Qué bonito es el amor

 
Un pijo con la piel tostada por rayos UVA, es decir, sin sal; llega acompañado de su última conquista, una cuarentona también broceada en cabina guapa de cara, pero con carnes maltratadas por la celulitis y la ansiedad que exige estar siempre estupenda.
El tipo le hace un pequeño lío al camarero porque quiere tomarse un descafeínado con hielo frappé, en vaso largo y sin azúcar, ordena, tras interrumpir el relato que hace a la chica sobre el diseño de su habitación con forma de camarote, en algún punto de la costa española.

Rechaza por dos veces el café que le sirven porque está frío y porque el vaso tiene poco hielo frappé. Se le nota firme en el ademán de mandar, el hábito hace a algunos monjes. El camarero retira el servicio y, a la tercera, consigue que el cliente se sienta a gusto.
Pero entonces llega ella, una negra escultural, vestida de lino blanco, con las carnes duras como el granito del Lozoya y preguntando por el Maitre por una oferta de trabajo. Lleva unas sandalias cómodas y gastadas por el uso.

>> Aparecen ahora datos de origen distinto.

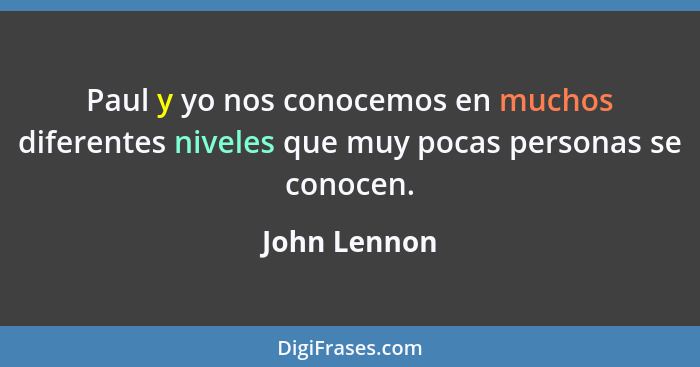 Paul y yo nos conocemos en muchos diferentes niveles que muy pocas personas se conocen.

John Lennon

DigiFrases.com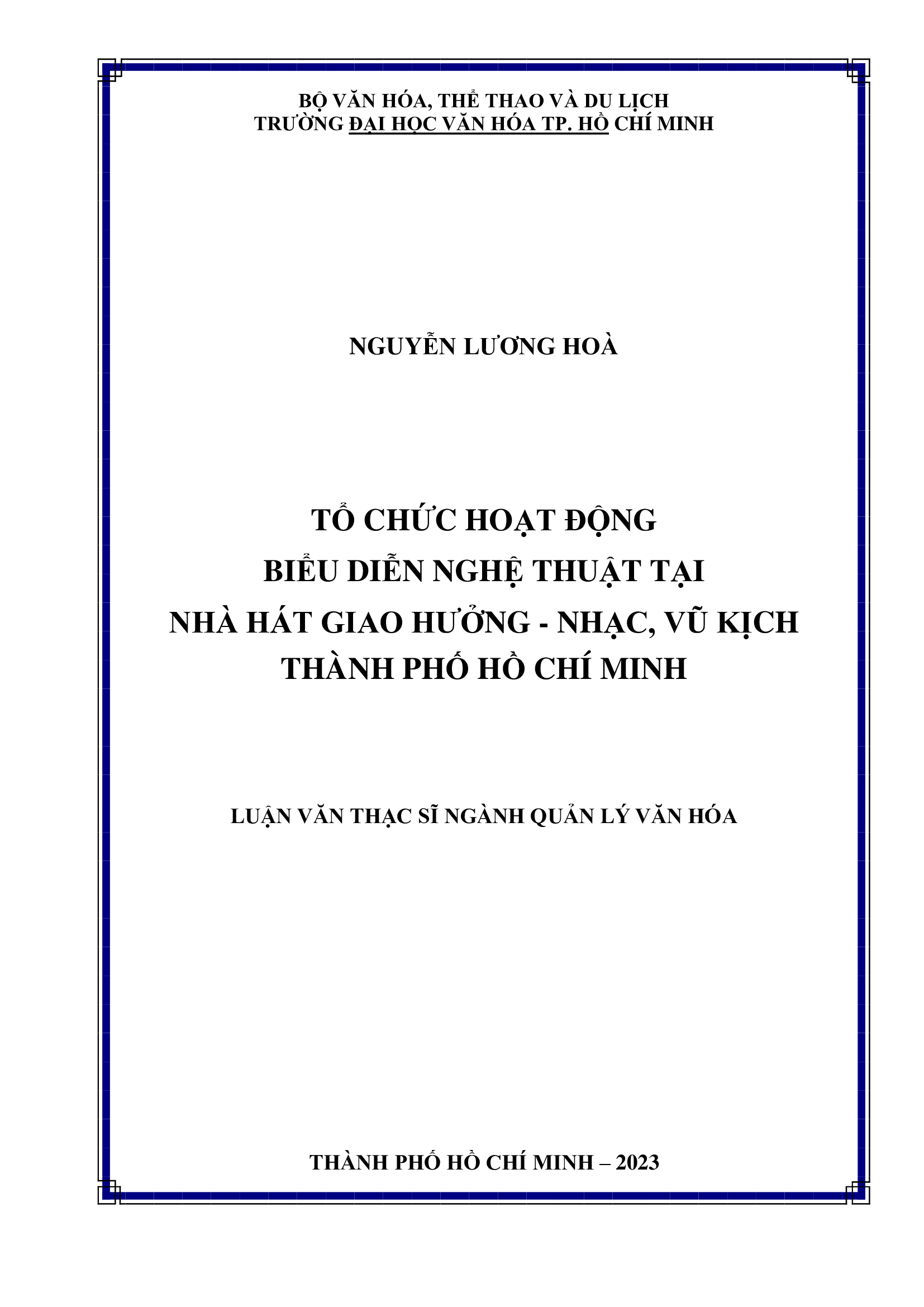 BỘ VĂN HÓA, THỂ THAO VÀ DU LỊCH
TRƯỜNG ĐẠI HỌC VĂN HÓA TP. HỒ CHÍ MINH

NGUYỄN LƯƠNG HOÀ

TỔ CHỨC HOẠT ĐỘNG
BIỂU DIỄN NGHỆ THUẬT TẠI
NHÀ HÁT GIAO HƯỞNG - NHẠC, VŨ KỊCH
THÀNH PHỐ HỒ CHÍ MINH

LUẬN VĂN THẠC SĨ NGÀNH QUẢN LÝ VĂN HÓA

THÀNH PHỐ HỒ CHÍ MINH – 2023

El pijo se revuelve y se desata en él un tic nervioso que consiste en mostrar fastidio por una pulsera de bisutería y el reloj sport de marca que lleva en la muñeca. El tic facilita su maniobra de volverse con disimulo hacia donde está parada la negra, que intenta mesarse el cabello, mientras espera a que salga el Maitre.
La cuarentona se cabrea, hace una mueca y comienza a hablarle al pijo con retintín, enarcando las cejas y formando figuras geométricas con sus dedos, mostrando las uñas cuidadas y esmaltadas que forman parte de su atuendo de cazadora de amor.
El pijo se atasca en sus relatos de Las mil y una noche, aunque intenta un atajo contando que, cuando navega por el Caribe, su yate tiene un reflector tan potente que le permite ver incluso las matrículas de los coches que circulan por las carreteras que serpentean la mar.
Ella no le hace caso, aunque asiente con la cabeza, pero sus ojos son una mezcla de ira con sorpresa. La negra da pequeños paseos para entretener la espera y el cazador acelera los movimientos de muñeca y se revuelve como si tuviera sarpullidos o dolor de espalda.
La cuarentona me mira una vez, finjo que no sé nada, me mira una segunda vez como diciendo qué hago, sigo a mi bola. Me mira por vez tercera y, mientras, el pijo anda rastreando a la negra vestida de lino y sandalias, le digo que no, moviendo el índice izquierdo, el más camuflado de una intempestiva mirada del pijo, que a esas alturas navega por Jamaica.
La cuarentona insiste en la miradera y me sonrío, entonces ella hace una mueca con la boca y muestra las arrugas de su quijada y la desventaja de su labio inferior con respecto del superior.
-Perdona, ¿te he aburrido? Interroga el pijo y ella entonces anda navegando por Puerto Rico o sabrá Tritón.